In Focus: Klopp now third longest-serving boss in English football
After rock and roll fan Gareth Ainsworth joined QPR following a decade at Wycombe, Jurgen Klopp's heavy metal tactics have seen him become the third longest-serving boss in English football.
The German has been at Anfield since October 2015, although recent performances have led to suggestions he could continue his trend of leaving clubs after around seven years in charge.
We take a look at the five men who have been in the dugout for the longest in the top four divisions.
5. Mark Robins (Coventry)
Mark Robins, 53, has seen plenty of crises in his second spell as Coventry boss but has brought success to the Sky Blues despite ongoing off-field issues since returning in March 2017.
Winning the EFL Trophy soon after taking the reins, he led his side into League One via the play-offs and two seasons later got them into the Championship, where they have remained.
Perhaps it is not too great a shock that he has kept his seat in the dugout, after all, he is the man who famously saved then up-and-coming Manchester United boss Alex Ferguson's job in 1990.
4. Pep Guardiola (Manchester City)
Pep Guardiola has brought an unprecedented era of success to Manchester City and recently signed an extension until 2025.
His time with the Citizens has not been without incident and reports have emerged linking him with an exit at various points during his Etihad reign.
But with a superstar squad and world-class facilities at his disposal, it seems as if the 52-year-old Catalan could be in his post for a while yet.
3. Jurgen Klopp (Liverpool)
Klopp has moved into the top three thanks to Ainsworth's departure but there are question marks about how long his Liverpool career will last.
He is under contract until 2024 but the Reds' struggles this campaign have seen the German's methods questioned and a summer overhaul is on the cards at Anfield.

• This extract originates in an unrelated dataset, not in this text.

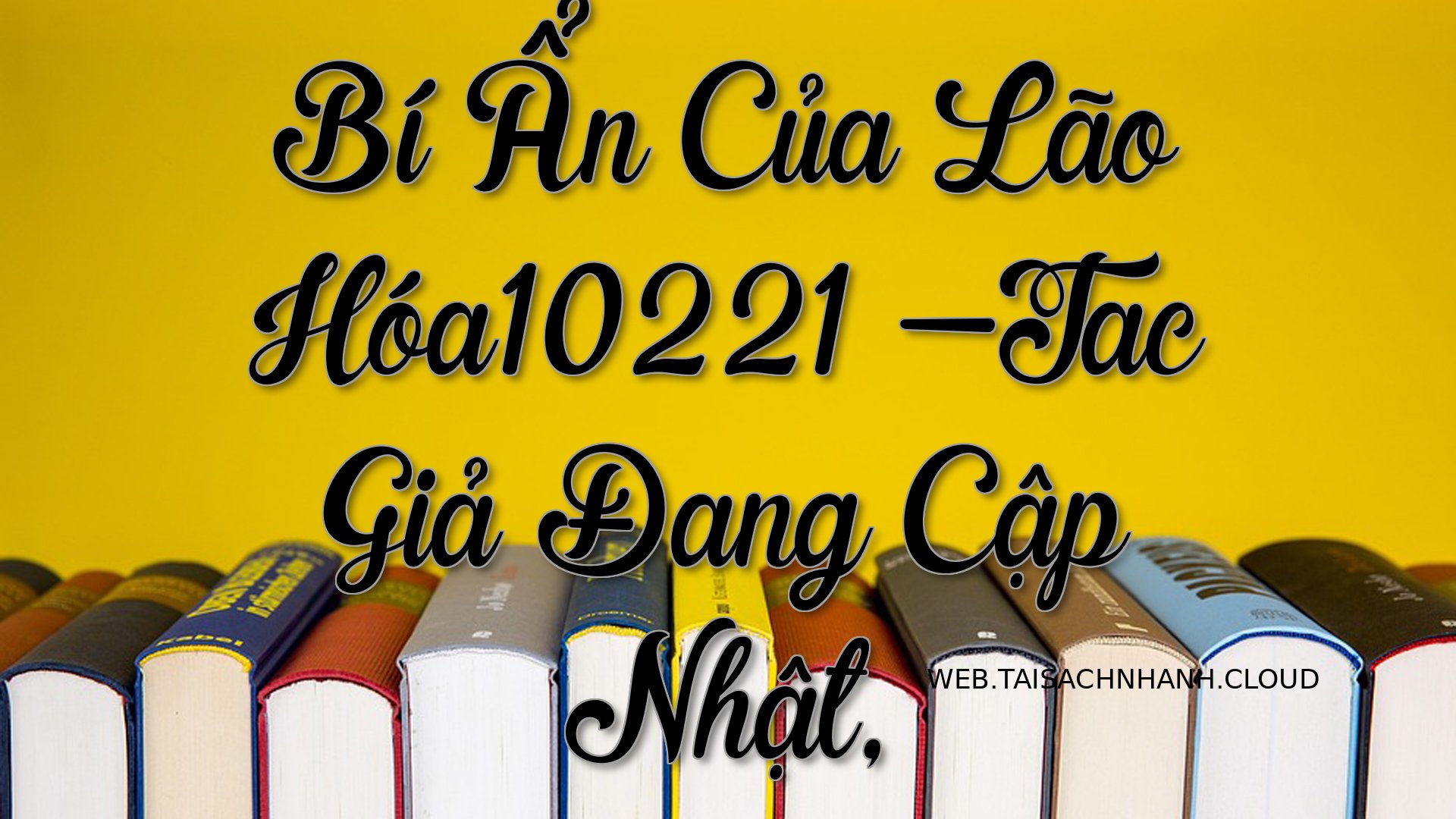 Cover Bi An Cua Lao Hoa102.jpg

Former Borussia Dortmund chief Klopp, 55, is still expected to be the man to lead that rebuild but has a reputation for quitting clubs after seven seasons from his time at BVB and Mainz in his homeland.
2. John Coleman (Accrington Stanley)
John Coleman has spent two decades at Accrington Stanley over two spells at the club.
He has certainly cut the mustard in his current stint which began in September 2014, winning League Two in 2018 and keeping his side in the third tier ever since.
Coleman, 60, finds himself in a relegation battle in the 2022-23 season and will need every bit of his nous to help Stanley stay up.
1. Simon Weaver (Harrogate Town)
Simon Weaver took over as player-manager at Harrogate Town in May 2009 and has been at the helm for the most successful period in the club's history.
Joined at Wetherby Road shortly after by his dad Irving, who became chairman, the father-and-son duo have fired the Sulphurites into the Football League for the first time ever.
Known more as a spa town, Harrogate is now firmly on the groundhopper map and the Weavers will hope to keep their spot in the pyramid for years to come.
Their 45-year-old boss, who hung up his boots in 2012, will expect that his job is secure for years to come — or there could be an awkward conversation at the next family Christmas dinner.